What this task involves.
From the listing below, retype exactly the line holding "United States, site archbold_FL-41.", the line holding "common name: domestic cow", and the lines between them; skip everything else.

Input.
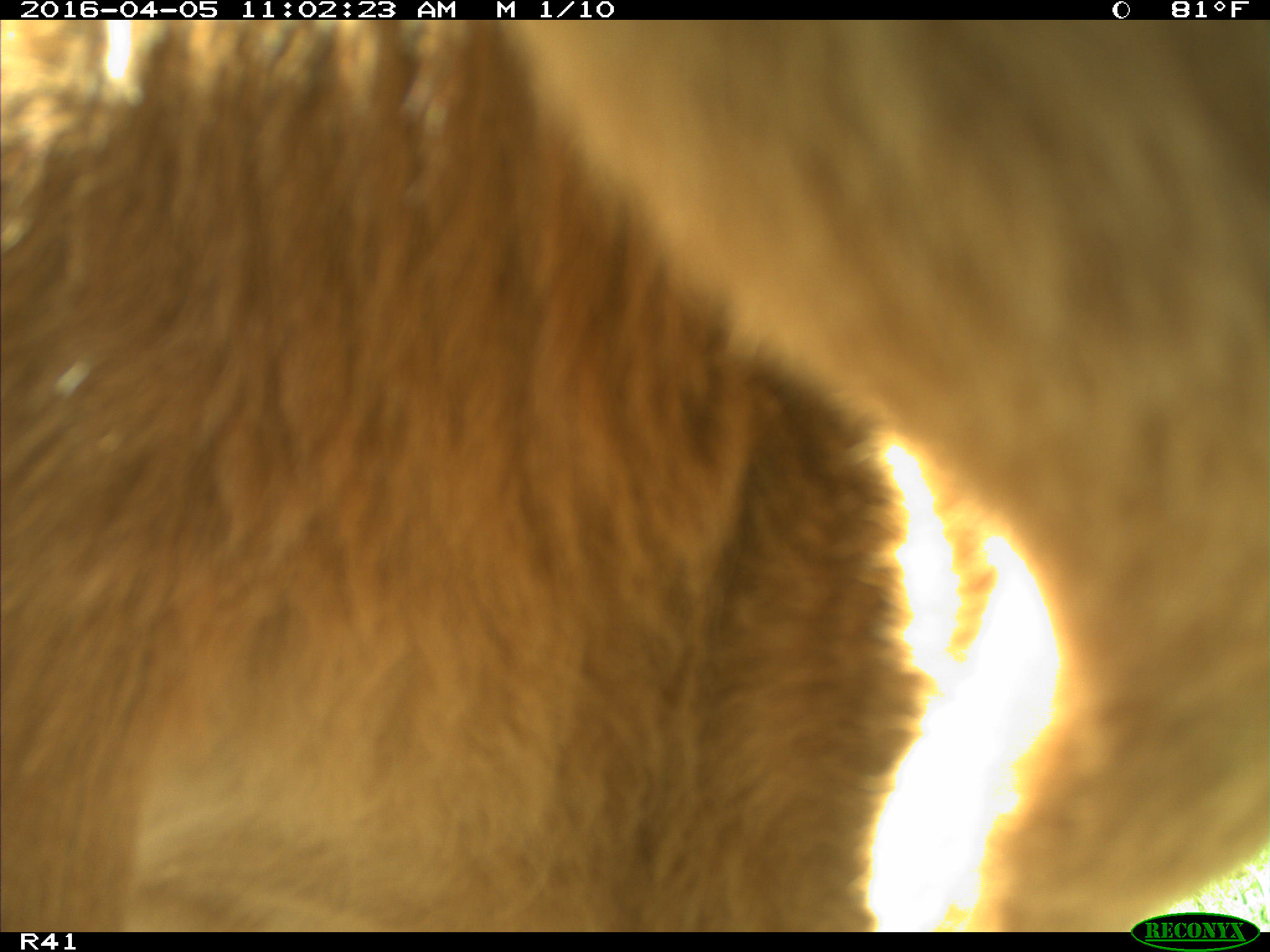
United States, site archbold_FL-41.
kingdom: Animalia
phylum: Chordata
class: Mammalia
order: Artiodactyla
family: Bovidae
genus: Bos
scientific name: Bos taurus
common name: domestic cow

--

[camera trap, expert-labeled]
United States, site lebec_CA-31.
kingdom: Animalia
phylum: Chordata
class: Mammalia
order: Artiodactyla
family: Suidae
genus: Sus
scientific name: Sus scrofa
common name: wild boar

Solution.
United States, site archbold_FL-41.
kingdom: Animalia
phylum: Chordata
class: Mammalia
order: Artiodactyla
family: Bovidae
genus: Bos
scientific name: Bos taurus
common name: domestic cow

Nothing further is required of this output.